Persons with autism have the right to self-determination, independence and autonomy, as well as the right to education and employment on an equal basis with others. But the breakdown of vital support systems and networks as a result of COVID-19 exacerbates the obstacles that persons with autism face in exercising these rights. We must ensure that a prolonged disruption caused by the emergency does not result in rollbacks of the rights that persons with autism and their representative organizations have worked so hard to advance.
Universal human rights, including the rights of persons with disabilities, must not be infringed upon in the time of a pandemic. Governments have a responsibility to ensure that their response includes persons with autism. Persons with autism should never face discrimination when seeking medical care. They must continue to have access to the support systems required to remain in their homes and communities through times of crisis, instead of facing the prospect of forced institutionalization.
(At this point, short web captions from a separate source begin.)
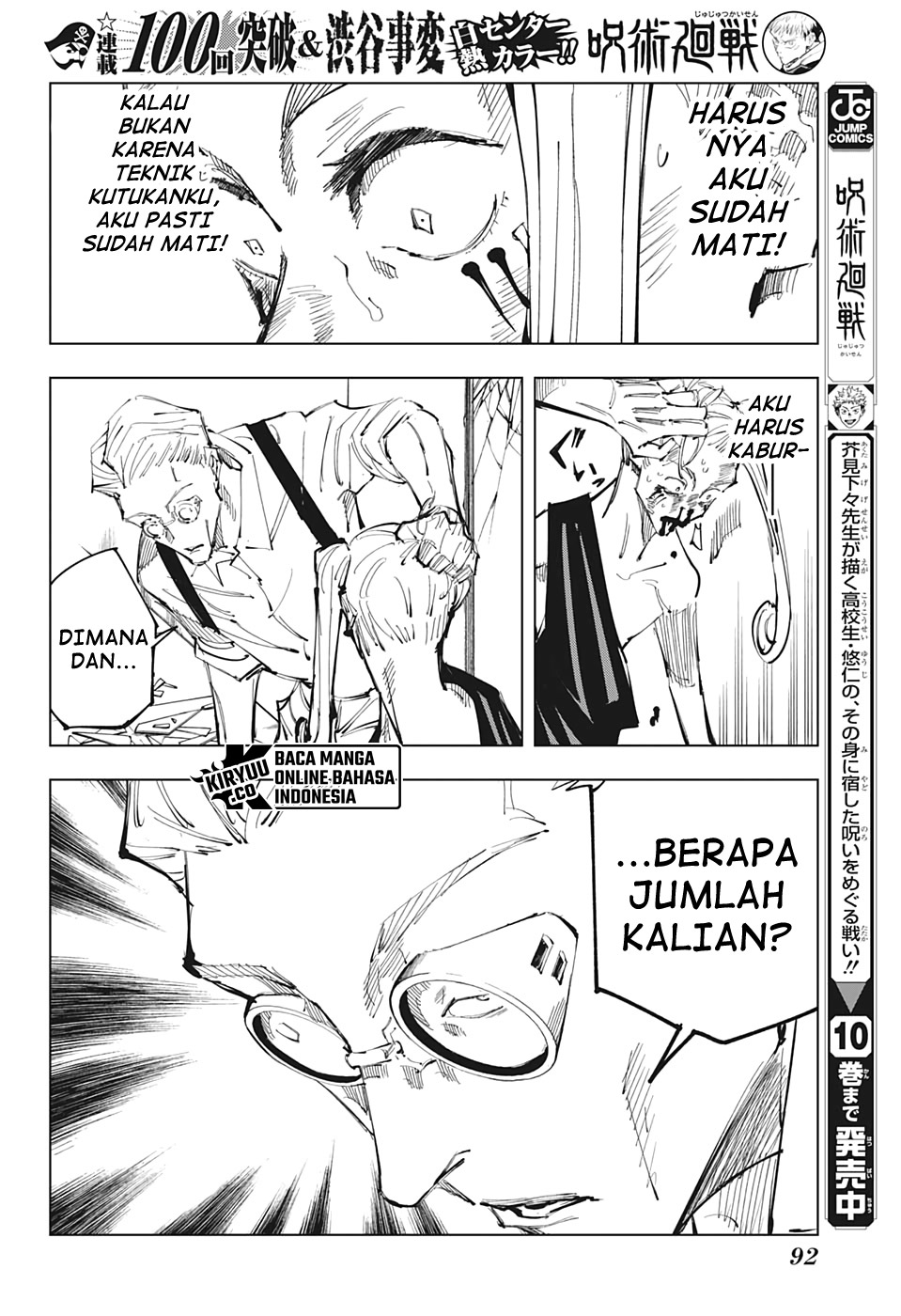 Halaman 12 dari 23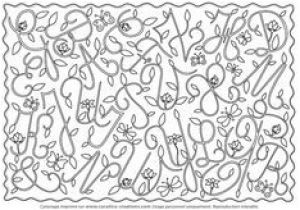 Au Paradis Du Coloriage Magazine 8 Meilleures Images Du Tableau Coloriage Artistiques En 2015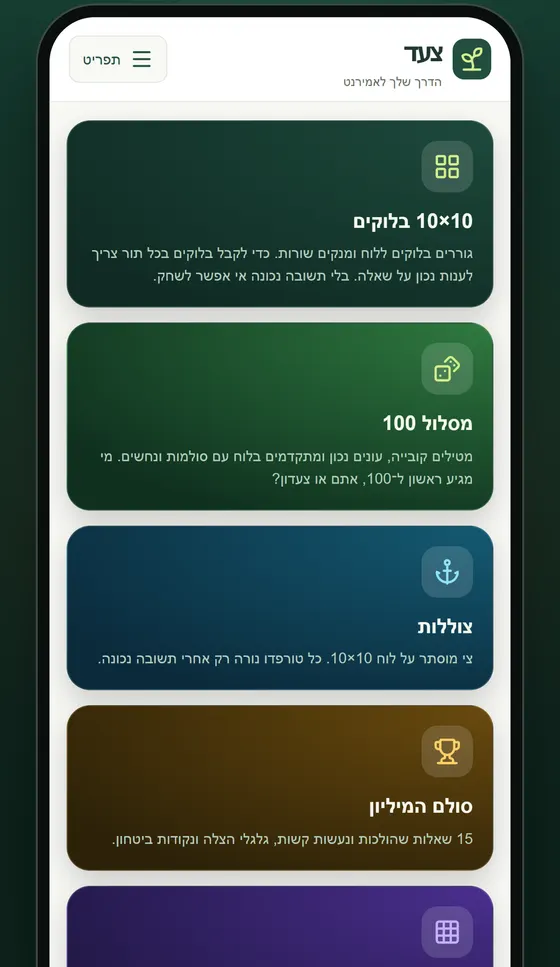 תפריט המשחקים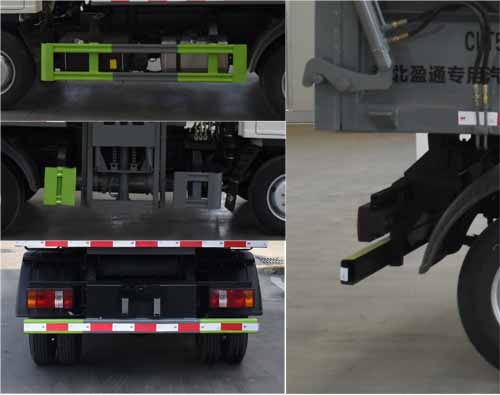 縱昂牌CLT5041ZZZBJ6自裝卸式垃圾車公告圖片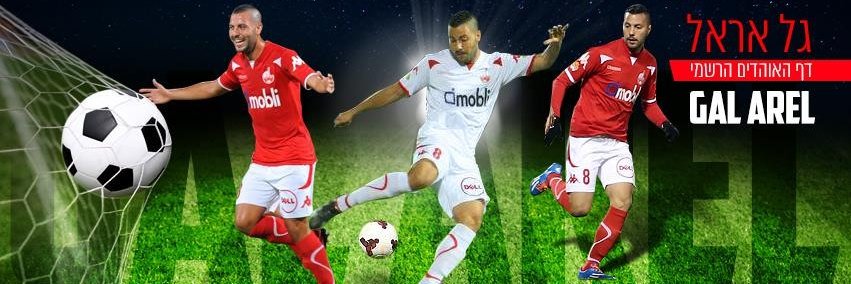 GalArel's profile banner image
We all have a role to play in ensuring that the needs of people who are disproportionately impacted by COVID-19 are met during this difficult period. Information about precautionary measures must be provided in accessible formats. We must also recognize that when schools employ online teaching, students with non-standard ways of learning may be at a disadvantage. The same applies to the workplace and working remotely. Even in these unpredictable times, we must commit to consulting persons with disabilities and their representative organizations, and ensuring that our non-traditional ways of working, learning, and engaging with each other, as well as our global response to the coronavirus, are inclusive of and accessible to all people, including persons with autism.
The rights of persons with autism must be taken into account in the formulation of all responses to the COVID-19 virus. On World Autism Awareness Day, let us stand together, support each other and show solidarity with persons with autism.